Так не шутят. Рассудок противился. Чтоб Ветер, живая плоть воинского начала, не совладал со скоростью на раскате? Барахтался в снегу, как последний смертный? Может, даже расшибся?..
Слишком страшно. Слишком противно устоям каждодневного мира.
— Шевелись! — чужим голосом крикнул державец робушам.
Они выскочили к повороту, когда вниз уже сбросили ужища и шестёрка парней, съехав на животах вдоль проломленного следа, добралась к Ветру.
— Хорош лапать, не девка! — отбивался великий котляр, больше всех раздражённый глупой оплошкой. — Без вас поднимусь! Лучше беглеца настигайте!
Отвергая помощь, хватался за корни, верёвки, расщепы стволов, пядь за пядью одолевая скользкую кручу. Лыкаш боком спускался в седловину раската, обмирая на каждом шагу. Может, зряшную тревогу кто-то пустил? Вот сейчас источник выберется на дорогу, стряхнёт снег, ещё яростней возглавит погоню… Тут бросилось в глаза: подтягиваясь наверх, он гнушался упираться ногами.
— Лыжи утерял, достаньте мне их!
Ученики послушно нырнули глубже в обрыв, где мрела глухая предутренняя тьма.
Лихарь ждал, распластавшись у края, тянулся навстречу. Наконец Ветер сгрёб его руку, с силой, едва не утянув самого стеня, выметнул себя вверх…
Упёрся ладонями — немедля вскочить!
Руки разъехались. Ветер вздрогнул, поник, остался лежать.
Лихарь, стоя на коленях, склонился над ним:
— Отец…
— Оставь, — сказал Ветер. — Ушибся я малость. Погодь, встану сейчас.
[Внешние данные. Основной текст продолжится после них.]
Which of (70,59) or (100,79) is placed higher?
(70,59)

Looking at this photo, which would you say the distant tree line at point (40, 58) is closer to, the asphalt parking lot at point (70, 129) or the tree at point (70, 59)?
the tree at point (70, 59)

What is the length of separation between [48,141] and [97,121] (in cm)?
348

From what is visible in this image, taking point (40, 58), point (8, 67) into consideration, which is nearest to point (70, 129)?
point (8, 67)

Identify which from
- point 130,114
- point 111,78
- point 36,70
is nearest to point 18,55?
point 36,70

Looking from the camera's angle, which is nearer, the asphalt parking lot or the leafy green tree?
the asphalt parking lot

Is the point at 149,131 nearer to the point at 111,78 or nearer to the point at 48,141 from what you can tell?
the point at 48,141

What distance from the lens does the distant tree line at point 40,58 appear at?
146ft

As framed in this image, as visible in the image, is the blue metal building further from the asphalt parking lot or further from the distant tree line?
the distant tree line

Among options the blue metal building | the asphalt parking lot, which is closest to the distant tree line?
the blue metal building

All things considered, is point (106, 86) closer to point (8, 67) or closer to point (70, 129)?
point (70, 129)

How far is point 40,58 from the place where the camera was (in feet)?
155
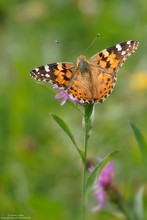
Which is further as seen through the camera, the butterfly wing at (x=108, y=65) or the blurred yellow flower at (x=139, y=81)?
the blurred yellow flower at (x=139, y=81)

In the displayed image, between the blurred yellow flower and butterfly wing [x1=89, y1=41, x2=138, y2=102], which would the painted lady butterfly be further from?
the blurred yellow flower

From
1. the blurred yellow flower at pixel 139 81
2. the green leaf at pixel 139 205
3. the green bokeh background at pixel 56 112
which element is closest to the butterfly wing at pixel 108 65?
the green leaf at pixel 139 205

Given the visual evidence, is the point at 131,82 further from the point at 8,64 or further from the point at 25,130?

Его левая рука скользила, искала опору, правая лежала поленом. Лыкашу хватило взгляда на лицо Лихаря, ставшее одной корчей ужаса и отчаяния.
"Нет! Нет! Всё не наяву. Не может быть наяву…"
Державец стащил рукавицу, закусил палец. Проснуться не удавалось.
Стень с бесконечной осторожностью повернул учителя кверху лицом. Ветер скалил сжатые зубы, всей волей приказывая себе встать. Тело впервые не подчинялось.
— Полежать надо, — сказал он Лихарю. Голос звучал тихо, невнятно, стень склонился вплотную. — Мои стрелы возьми… Нельзя, чтобы за овраг…
Лихарь с полуслова всё понял:
— Воля твоя, отец. Не уйдёт!
Ветер ещё двигал губами, но слова наружу не шли. Теперь говорил только взгляд, полный свирепой борьбы. Ученики стояли вокруг, глядя, как завершается легенда.
Петля пополам
Ознобиша блаженно плыл сквозь туманные красновато-сизые сумерки, невесомый, бестелесный, как в детском сне. Плыл туда, где звучала мамина песня. Любимая сказка, ласковое тепло… Сейчас откроется дверь, а за ней — добрая, привычная жизнь…
Назойливый шепоток, правда, бубнил о разлуке, о невозможности встречи, о том, сколько всего успело произойти. Ознобиша отмахивался, вглядываясь в светящуюся мглу, то ли закатную, то ли рассветную. К чему сомнения? Он возвращался домой.
Родные голоса звучали уже совсем рядом, когда в розовом мареве проступили две тени. С ними было связано что-то очень скверное, что именно — Ознобиша не помнил, но испугался.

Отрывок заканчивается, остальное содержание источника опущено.